Rows from a data collection:
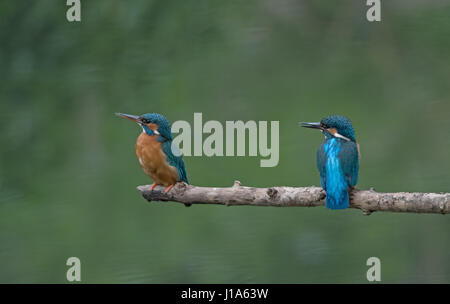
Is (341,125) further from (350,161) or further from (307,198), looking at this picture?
(307,198)

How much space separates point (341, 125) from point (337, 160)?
0.63 feet

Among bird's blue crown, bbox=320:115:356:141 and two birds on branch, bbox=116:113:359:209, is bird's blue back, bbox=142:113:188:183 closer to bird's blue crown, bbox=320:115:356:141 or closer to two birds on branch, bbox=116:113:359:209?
two birds on branch, bbox=116:113:359:209

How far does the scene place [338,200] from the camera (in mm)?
3855

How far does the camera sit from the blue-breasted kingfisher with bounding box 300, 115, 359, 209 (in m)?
3.88

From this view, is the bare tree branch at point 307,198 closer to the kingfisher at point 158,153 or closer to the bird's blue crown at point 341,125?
the kingfisher at point 158,153

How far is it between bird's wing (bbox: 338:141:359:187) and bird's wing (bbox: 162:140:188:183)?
0.95 metres

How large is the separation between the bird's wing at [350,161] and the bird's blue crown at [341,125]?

GOAL: Please edit every row above, changing "bird's wing" to "bird's plumage" and keeping everything else the same. Omit the pictures from your answer.

THE OUTPUT:
Is (341,125) further from (350,161) or further from (307,198), looking at this picture?
(307,198)

How much space separates point (341, 125) from point (337, 160)?
0.63 feet

Among bird's blue crown, bbox=320:115:356:141 and two birds on branch, bbox=116:113:359:209, is bird's blue back, bbox=142:113:188:183 closer to bird's blue crown, bbox=320:115:356:141 or closer to two birds on branch, bbox=116:113:359:209?
two birds on branch, bbox=116:113:359:209

How far does the scene place [338,200] from the camera (in mm)?
3855

How far does the camera sit from the blue-breasted kingfisher with bounding box 300, 115, 359, 209 (in m)?
3.88

From this view, is the bare tree branch at point 307,198 closer to the kingfisher at point 158,153 or closer to the bird's blue crown at point 341,125?
the kingfisher at point 158,153

How far is it between bird's plumage (bbox: 338:141:359:187) and bird's plumage (bbox: 162:140:188:183)?
0.95 metres

How large is the separation between the bird's plumage at [350,161] and the bird's blue crown at [341,125]?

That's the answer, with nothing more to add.